- What the task requires -
Please return the records starting at the line that contains "At what distance is the" and ending with the last line of the records, copied exactly with nothing else included. Leave the pictures out of your answer.
* start *
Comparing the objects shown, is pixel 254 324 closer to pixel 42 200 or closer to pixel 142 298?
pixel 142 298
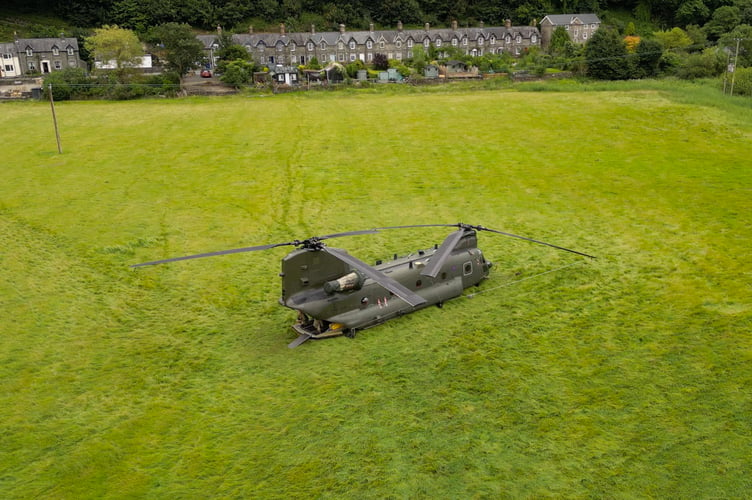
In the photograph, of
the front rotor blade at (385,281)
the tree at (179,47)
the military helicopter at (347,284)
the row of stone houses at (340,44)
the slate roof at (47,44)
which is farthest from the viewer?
the row of stone houses at (340,44)

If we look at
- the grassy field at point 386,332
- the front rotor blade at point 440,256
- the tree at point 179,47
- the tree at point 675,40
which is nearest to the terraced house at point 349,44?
the tree at point 179,47

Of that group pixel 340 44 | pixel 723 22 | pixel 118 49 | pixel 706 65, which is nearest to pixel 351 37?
pixel 340 44

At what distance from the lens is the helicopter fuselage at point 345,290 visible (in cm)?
1892

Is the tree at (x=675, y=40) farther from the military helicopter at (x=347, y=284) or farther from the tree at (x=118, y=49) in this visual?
the military helicopter at (x=347, y=284)

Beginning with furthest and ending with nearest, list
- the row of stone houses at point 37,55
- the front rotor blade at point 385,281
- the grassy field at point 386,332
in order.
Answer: the row of stone houses at point 37,55, the front rotor blade at point 385,281, the grassy field at point 386,332

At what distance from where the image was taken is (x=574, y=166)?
3847 cm

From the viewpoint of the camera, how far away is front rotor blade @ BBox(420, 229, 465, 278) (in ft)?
61.1

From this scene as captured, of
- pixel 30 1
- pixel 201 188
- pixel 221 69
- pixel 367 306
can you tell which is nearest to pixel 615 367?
pixel 367 306

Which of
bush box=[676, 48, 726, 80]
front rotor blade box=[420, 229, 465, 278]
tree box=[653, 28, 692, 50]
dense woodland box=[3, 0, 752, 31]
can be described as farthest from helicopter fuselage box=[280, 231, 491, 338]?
dense woodland box=[3, 0, 752, 31]

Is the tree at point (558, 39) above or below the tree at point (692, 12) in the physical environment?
below

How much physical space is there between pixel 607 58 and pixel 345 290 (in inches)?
2455

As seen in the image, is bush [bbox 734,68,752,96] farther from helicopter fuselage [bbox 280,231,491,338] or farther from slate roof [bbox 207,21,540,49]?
slate roof [bbox 207,21,540,49]

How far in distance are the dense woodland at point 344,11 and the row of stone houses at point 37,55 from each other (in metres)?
16.7

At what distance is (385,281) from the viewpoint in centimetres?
1697
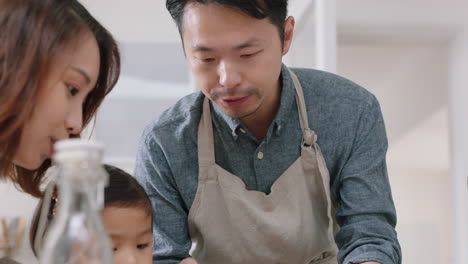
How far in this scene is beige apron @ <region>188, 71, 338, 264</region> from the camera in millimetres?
1412

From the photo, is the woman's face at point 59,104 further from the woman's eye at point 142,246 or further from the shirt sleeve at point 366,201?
the shirt sleeve at point 366,201

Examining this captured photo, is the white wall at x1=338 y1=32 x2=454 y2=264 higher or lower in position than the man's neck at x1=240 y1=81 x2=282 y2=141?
lower

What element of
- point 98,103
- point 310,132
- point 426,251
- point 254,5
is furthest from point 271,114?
point 426,251

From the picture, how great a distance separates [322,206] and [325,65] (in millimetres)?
737

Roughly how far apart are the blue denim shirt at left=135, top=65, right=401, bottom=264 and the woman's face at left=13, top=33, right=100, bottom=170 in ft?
1.46

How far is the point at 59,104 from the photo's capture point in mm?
911

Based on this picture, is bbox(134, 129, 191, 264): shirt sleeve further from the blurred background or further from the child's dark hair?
the blurred background

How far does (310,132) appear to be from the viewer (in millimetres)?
1407

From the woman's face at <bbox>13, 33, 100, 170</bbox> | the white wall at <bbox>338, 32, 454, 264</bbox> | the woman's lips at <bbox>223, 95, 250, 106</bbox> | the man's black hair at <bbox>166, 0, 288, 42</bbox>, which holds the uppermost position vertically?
the man's black hair at <bbox>166, 0, 288, 42</bbox>

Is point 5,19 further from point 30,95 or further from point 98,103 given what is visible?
point 98,103

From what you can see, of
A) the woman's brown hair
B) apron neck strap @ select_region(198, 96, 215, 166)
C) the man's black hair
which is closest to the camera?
the woman's brown hair

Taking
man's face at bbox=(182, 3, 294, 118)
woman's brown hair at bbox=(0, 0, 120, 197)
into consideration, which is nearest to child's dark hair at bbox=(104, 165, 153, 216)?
man's face at bbox=(182, 3, 294, 118)

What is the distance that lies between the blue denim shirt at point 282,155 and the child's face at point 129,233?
0.18ft

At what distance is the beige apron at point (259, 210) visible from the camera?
1412mm
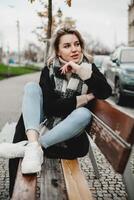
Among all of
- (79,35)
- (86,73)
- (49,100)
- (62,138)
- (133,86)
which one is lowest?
(133,86)

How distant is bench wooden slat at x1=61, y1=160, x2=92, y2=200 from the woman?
8.3 inches

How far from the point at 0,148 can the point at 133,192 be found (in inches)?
40.0

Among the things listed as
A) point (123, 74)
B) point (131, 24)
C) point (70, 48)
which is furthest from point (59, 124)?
point (131, 24)

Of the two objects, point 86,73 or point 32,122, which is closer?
point 32,122

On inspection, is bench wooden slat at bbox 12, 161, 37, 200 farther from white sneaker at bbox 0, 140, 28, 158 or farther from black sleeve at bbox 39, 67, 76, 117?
black sleeve at bbox 39, 67, 76, 117

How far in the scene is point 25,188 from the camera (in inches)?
105

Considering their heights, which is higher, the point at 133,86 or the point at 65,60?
the point at 65,60

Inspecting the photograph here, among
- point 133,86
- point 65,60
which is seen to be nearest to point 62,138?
point 65,60

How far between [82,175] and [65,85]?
101 cm

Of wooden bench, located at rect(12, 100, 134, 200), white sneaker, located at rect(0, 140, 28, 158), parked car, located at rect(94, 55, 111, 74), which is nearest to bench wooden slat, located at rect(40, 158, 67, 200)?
wooden bench, located at rect(12, 100, 134, 200)

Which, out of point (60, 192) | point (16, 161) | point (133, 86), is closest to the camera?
point (60, 192)

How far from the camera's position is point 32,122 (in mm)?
3412

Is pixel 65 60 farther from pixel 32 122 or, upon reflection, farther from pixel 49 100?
pixel 32 122

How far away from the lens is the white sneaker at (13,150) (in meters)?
3.34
* end *
- The answer -
At what distance is the beige apron at point (259, 210) visible from the camera?
1412mm
Among all of
- (79,35)
- (86,73)
- (49,100)
- (62,138)
- (133,86)
which one is lowest?
(133,86)

How distant is bench wooden slat at x1=61, y1=160, x2=92, y2=200 from the woman?
8.3 inches

How far from the point at 0,148 can the point at 133,192 be found (in inches)?
40.0

Among the things listed as
A) point (123, 74)
B) point (131, 24)
C) point (70, 48)
which is furthest from point (59, 124)?
point (131, 24)

Of the two objects, point 86,73 or point 32,122, which is closer?
point 32,122

On inspection, is bench wooden slat at bbox 12, 161, 37, 200 farther from white sneaker at bbox 0, 140, 28, 158 or farther from black sleeve at bbox 39, 67, 76, 117?
black sleeve at bbox 39, 67, 76, 117

How far in the scene is point 25,188 from the camera (in inches)?
105

Considering their heights, which is higher, the point at 133,86 or the point at 65,60?
the point at 65,60

Inspecting the photograph here, among
- point 133,86
- point 65,60
which is seen to be nearest to point 62,138?
point 65,60

How far between [82,175] and [65,85]?
101 cm

Of wooden bench, located at rect(12, 100, 134, 200), white sneaker, located at rect(0, 140, 28, 158), parked car, located at rect(94, 55, 111, 74), which is nearest to bench wooden slat, located at rect(40, 158, 67, 200)?
wooden bench, located at rect(12, 100, 134, 200)

Which, out of point (60, 192) | point (16, 161) | point (133, 86), is closest to the camera?
point (60, 192)

How far from the camera's position is point 32,122 (in mm)?
3412

Is pixel 65 60 farther from pixel 32 122 or, upon reflection, farther from pixel 49 100?
pixel 32 122

How far away from the lens is the white sneaker at (13,150) (in meters)?
3.34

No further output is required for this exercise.